╭─ Estratto del documento

Toni pesanti, che riecheggiano anche nelle parole del dottor Andrea Mangiagalli, medico di famiglia a Pioltello e promotore del gruppo Medici in prima linea. «L’arrivo in Lombardia di manager da una regione con un modello sanitario diverso è l’ammissione indiretta che il modello lombardo, così come è stato concepito nella parità pubblico-privato, non ha funzionato» dice a Panorama. «È chiaro che una figura come quella di Giovanni Pavesi potrebbe spostare gli equilibri nella modalità di erogazione delle cure dal punto di vista pubblico e quindi portare alla ricostruzione da zero del nostro modello sanitario. Tra l’altro, i nostri colleghi di Vicenza ci dicono che Pavesi è una persona aperta al dialogo e che da loro ha lavorato bene. Tant’è vero che nella regione da cui viene le cure primarie sono 10 volte superiori alle nostre, perché il modello veneto ha nella centralità delle cure primarie il suo fulcro. Se si fa funzionare bene il territorio, gli ospedali fanno solamente il secondo livello di cure e non vengono sommersi dalle banalità».

╰─
╭─ Dati forniti

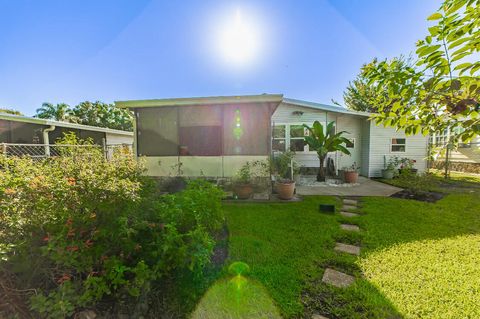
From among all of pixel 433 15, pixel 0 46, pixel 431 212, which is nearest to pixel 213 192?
pixel 433 15

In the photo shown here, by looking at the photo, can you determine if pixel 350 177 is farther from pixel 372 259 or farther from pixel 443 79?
pixel 443 79

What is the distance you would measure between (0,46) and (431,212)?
15.4 metres

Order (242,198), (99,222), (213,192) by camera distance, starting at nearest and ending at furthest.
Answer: (99,222) → (213,192) → (242,198)

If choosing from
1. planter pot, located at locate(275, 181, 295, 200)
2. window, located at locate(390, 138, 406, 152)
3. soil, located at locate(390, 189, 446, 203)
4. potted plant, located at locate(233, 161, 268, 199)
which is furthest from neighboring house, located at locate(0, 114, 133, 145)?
window, located at locate(390, 138, 406, 152)

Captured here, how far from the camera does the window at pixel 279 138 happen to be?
1073cm

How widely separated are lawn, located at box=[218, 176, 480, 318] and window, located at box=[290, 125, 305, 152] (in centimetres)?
587

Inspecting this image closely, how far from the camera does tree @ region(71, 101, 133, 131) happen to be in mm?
28234

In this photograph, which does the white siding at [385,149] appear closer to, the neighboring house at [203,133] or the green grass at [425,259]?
the neighboring house at [203,133]

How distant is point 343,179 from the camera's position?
30.1 feet

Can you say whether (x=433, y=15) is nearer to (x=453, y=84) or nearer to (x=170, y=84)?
(x=453, y=84)

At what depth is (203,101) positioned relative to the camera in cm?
637

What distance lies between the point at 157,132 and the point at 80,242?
5.99 metres

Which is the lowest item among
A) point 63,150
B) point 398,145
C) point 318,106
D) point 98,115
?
point 63,150

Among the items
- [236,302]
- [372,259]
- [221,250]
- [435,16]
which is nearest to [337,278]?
[372,259]
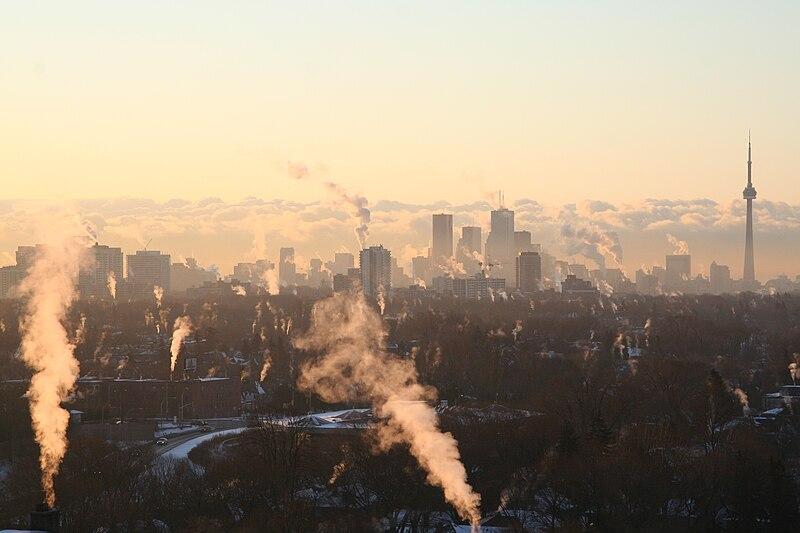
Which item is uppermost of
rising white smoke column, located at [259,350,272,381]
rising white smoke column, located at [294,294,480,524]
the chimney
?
the chimney

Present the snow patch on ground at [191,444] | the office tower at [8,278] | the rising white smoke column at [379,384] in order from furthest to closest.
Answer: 1. the office tower at [8,278]
2. the snow patch on ground at [191,444]
3. the rising white smoke column at [379,384]

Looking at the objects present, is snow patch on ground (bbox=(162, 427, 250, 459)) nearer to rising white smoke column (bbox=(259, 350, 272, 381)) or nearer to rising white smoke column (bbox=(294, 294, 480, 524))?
rising white smoke column (bbox=(294, 294, 480, 524))

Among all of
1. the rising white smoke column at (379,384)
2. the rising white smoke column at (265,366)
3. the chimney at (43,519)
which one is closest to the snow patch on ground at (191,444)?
the rising white smoke column at (379,384)

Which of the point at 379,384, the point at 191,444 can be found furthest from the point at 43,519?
the point at 379,384

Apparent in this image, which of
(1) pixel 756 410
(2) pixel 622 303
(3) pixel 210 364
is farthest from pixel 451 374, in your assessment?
(2) pixel 622 303

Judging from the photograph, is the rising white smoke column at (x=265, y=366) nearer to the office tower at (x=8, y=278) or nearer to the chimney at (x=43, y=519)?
the chimney at (x=43, y=519)

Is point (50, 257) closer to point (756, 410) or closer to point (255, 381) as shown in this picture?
point (756, 410)

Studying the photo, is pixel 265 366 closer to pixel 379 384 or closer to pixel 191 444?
pixel 379 384

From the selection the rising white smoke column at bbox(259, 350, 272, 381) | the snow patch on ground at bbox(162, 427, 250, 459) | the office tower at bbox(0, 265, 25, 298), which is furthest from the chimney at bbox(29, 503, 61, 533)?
the office tower at bbox(0, 265, 25, 298)
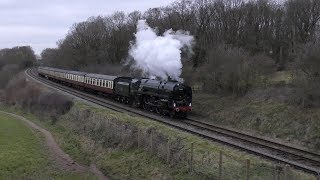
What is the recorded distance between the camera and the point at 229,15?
67.2 metres

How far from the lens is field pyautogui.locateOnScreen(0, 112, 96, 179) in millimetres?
24647

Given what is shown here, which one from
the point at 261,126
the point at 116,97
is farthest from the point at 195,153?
the point at 116,97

╰─

▸ Consegna dell'esercizio:
Trascriva per intero, senza alcuna modifica, il brano sul modello sanitario lombardo riportato sopra.

▸ Risultato dell'esercizio:
Toni pesanti, che riecheggiano anche nelle parole del dottor Andrea Mangiagalli, medico di famiglia a Pioltello e promotore del gruppo Medici in prima linea. «L’arrivo in Lombardia di manager da una regione con un modello sanitario diverso è l’ammissione indiretta che il modello lombardo, così come è stato concepito nella parità pubblico-privato, non ha funzionato» dice a Panorama. «È chiaro che una figura come quella di Giovanni Pavesi potrebbe spostare gli equilibri nella modalità di erogazione delle cure dal punto di vista pubblico e quindi portare alla ricostruzione da zero del nostro modello sanitario. Tra l’altro, i nostri colleghi di Vicenza ci dicono che Pavesi è una persona aperta al dialogo e che da loro ha lavorato bene. Tant’è vero che nella regione da cui viene le cure primarie sono 10 volte superiori alle nostre, perché il modello veneto ha nella centralità delle cure primarie il suo fulcro. Se si fa funzionare bene il territorio, gli ospedali fanno solamente il secondo livello di cure e non vengono sommersi dalle banalità».